→ EXERCISE AIM: Rewrite the records starting at the line that contains "What is the distance measured" and ending at the end of the records, replacing "elevation" with "height" and changing nothing else. Leave the pictures out of your answer.

→ LISTED RECORDS:
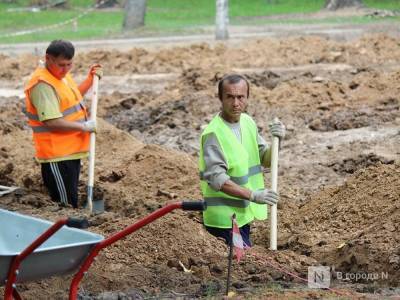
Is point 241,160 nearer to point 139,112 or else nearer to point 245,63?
point 139,112

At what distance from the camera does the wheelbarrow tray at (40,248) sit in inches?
238

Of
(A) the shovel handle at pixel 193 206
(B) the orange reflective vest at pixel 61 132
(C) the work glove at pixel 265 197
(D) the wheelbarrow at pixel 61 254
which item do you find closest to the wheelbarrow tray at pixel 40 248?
(D) the wheelbarrow at pixel 61 254

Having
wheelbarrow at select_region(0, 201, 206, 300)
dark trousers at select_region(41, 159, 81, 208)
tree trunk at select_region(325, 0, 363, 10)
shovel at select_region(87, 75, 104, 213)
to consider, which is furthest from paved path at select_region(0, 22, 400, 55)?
wheelbarrow at select_region(0, 201, 206, 300)

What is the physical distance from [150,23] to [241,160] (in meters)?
30.8

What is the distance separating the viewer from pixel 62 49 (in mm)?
9516

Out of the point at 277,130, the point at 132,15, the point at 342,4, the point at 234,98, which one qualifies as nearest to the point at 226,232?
the point at 277,130

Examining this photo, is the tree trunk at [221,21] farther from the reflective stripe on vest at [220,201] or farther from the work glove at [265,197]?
the work glove at [265,197]

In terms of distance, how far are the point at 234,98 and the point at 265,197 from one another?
768 mm

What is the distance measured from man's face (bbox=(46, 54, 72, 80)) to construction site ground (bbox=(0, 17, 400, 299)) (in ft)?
3.97

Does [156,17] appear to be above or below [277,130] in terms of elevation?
below

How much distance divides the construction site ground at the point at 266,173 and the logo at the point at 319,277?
0.27 feet

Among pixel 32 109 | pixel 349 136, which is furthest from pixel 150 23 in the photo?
pixel 32 109

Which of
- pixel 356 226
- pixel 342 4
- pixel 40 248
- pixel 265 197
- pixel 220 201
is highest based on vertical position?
pixel 40 248

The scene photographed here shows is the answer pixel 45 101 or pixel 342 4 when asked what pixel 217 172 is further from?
pixel 342 4
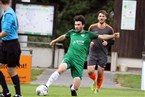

→ EXERCISE OUTPUT:
What is the distance measured from man's face (bbox=(46, 54, 72, 80)) to construction site ground (bbox=(0, 17, 400, 299)) (in ft)?
3.97

Does [156,17] appear to be above or below [277,130] in terms of height?
below

How much distance divides the construction site ground at the point at 266,173 and the logo at the point at 319,277?
0.27 feet

Among pixel 32 109 | pixel 349 136, which is furthest from pixel 150 23 in the photo?
pixel 32 109

Which of
- pixel 356 226
- pixel 342 4
- pixel 40 248
- pixel 265 197
- pixel 220 201
is highest based on vertical position?
pixel 40 248

The scene photographed here shows is the answer pixel 45 101 or pixel 342 4 when asked what pixel 217 172 is further from?
pixel 342 4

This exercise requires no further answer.